In early October, after eleven years, two months and a handful of days in the same apartment, I moved out of Williamsburg. Perhaps you missed this somewhat-less-than-momentous news, but in my world, it was the stuff of banner headlines. It mattered more to me than the beginning of the baseball playoffs, the latest polls in the mayor’s race, or the fate of the public option. And at the end of my relocation, I was so exhausted that when I heard who won the Nobel Peace Prize, my only response was “why?”
A lot happened in the 4,000-some days that I called 43 Withers Street home. I arrived on my honeymoon, and departed on the road to divorce. Launched in that apartment, the Rail would eventually move to its current location, but that hardly stopped the mail from overflowing. The spacious kitchen of my top floor abode was home to much merriment. At ground level, I became friendly with most of my neighbors; and if the front stoop were larger, I would have spent time on it. For the better part of my tenure, I liked my home.

→ DATASET EXCERPT
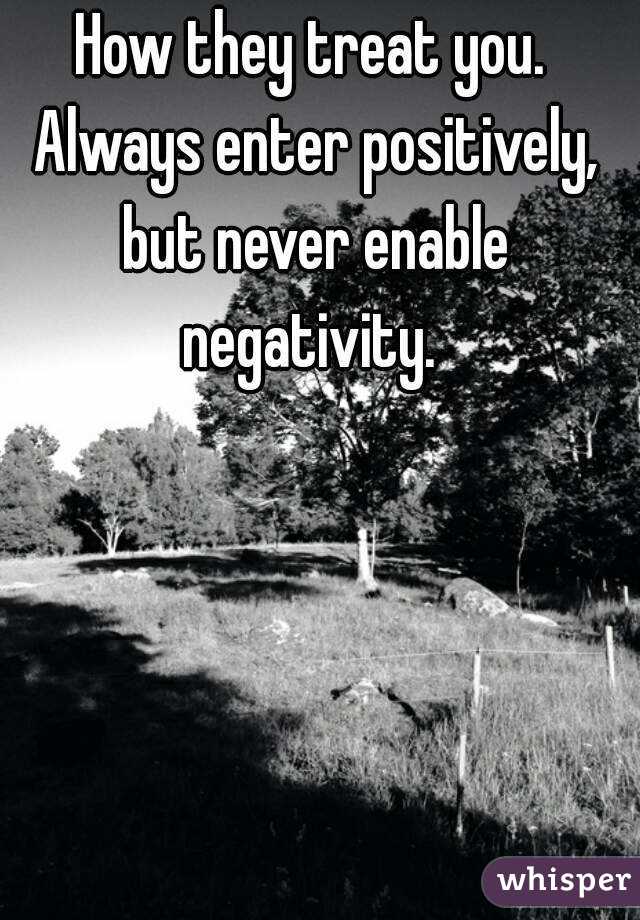 How they treat you. Always enter positively, but never enable negativity. 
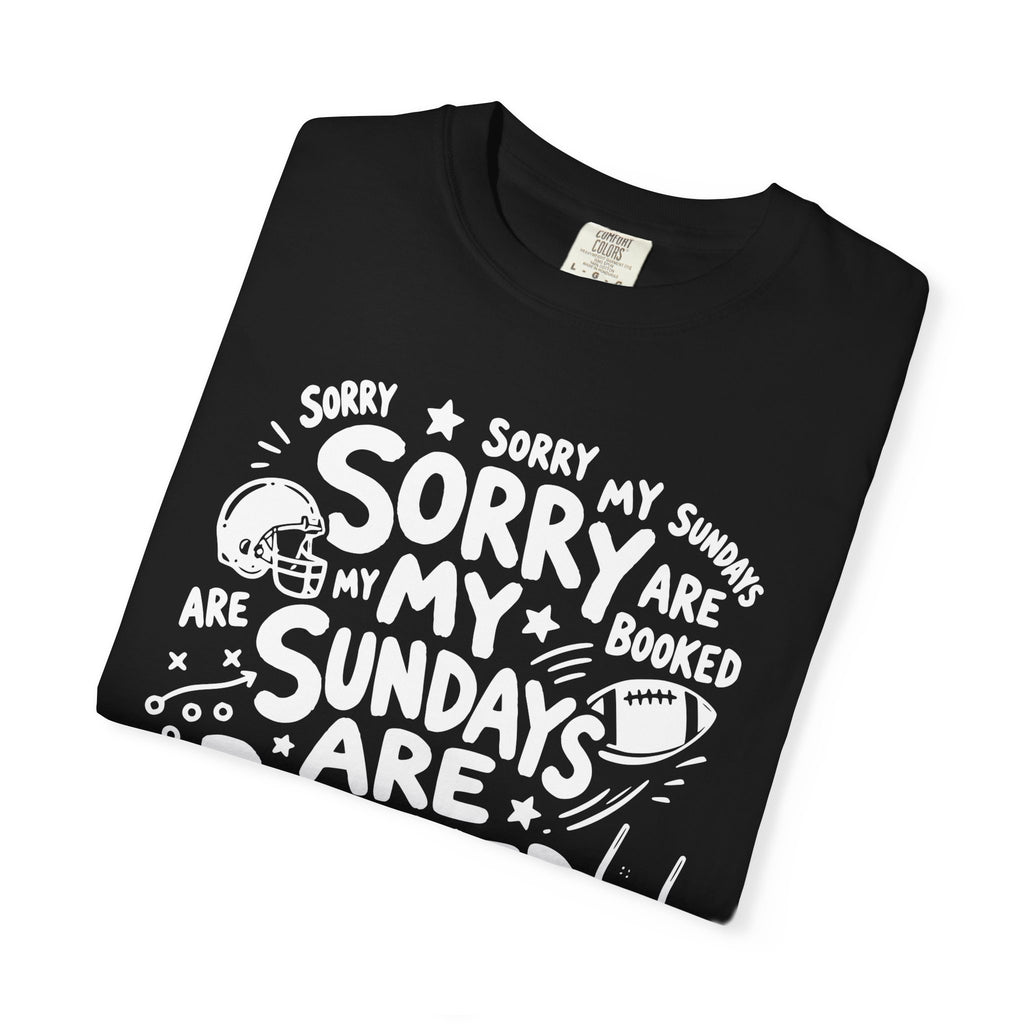 Sorry My Sundays are Booked T-Shirt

→ INSTRUCTIONS
A: In the text about moving out of Williamsburg, change "merriment" to "laughter" and give the passage from "A lot happened" up to and including "liked my home.".
B: Go on with the text about moving out of Williamsburg, picking up after its last sentence.

→ RESPONSES
A:
A lot happened in the 4,000-some days that I called 43 Withers Street home. I arrived on my honeymoon, and departed on the road to divorce. Launched in that apartment, the Rail would eventually move to its current location, but that hardly stopped the mail from overflowing. The spacious kitchen of my top floor abode was home to much laughter. At ground level, I became friendly with most of my neighbors; and if the front stoop were larger, I would have spent time on it. For the better part of my tenure, I liked my home.

B:
That said, it’s a far different place than it was in ’98. A seven-story hotel with a French name that translates, inaptly, to “The Pretty” lurks across the street; the handful of sexual trysts I witnessed from my window made it only intermittently more appealing. From the rear window, which once looked out to the Chrysler Building, now hover the condo monstrosities towering over McCarren Park, at least one of which started to rust in only a few years’ time. Meanwhile, the sturdy brick factories and warehouses along Union Avenue have now become giant holes in the ground, irrefutable evidence of the “cratering” economy. If and when the economy “recovers,” the new buildings surely will be the kind that rust quickly.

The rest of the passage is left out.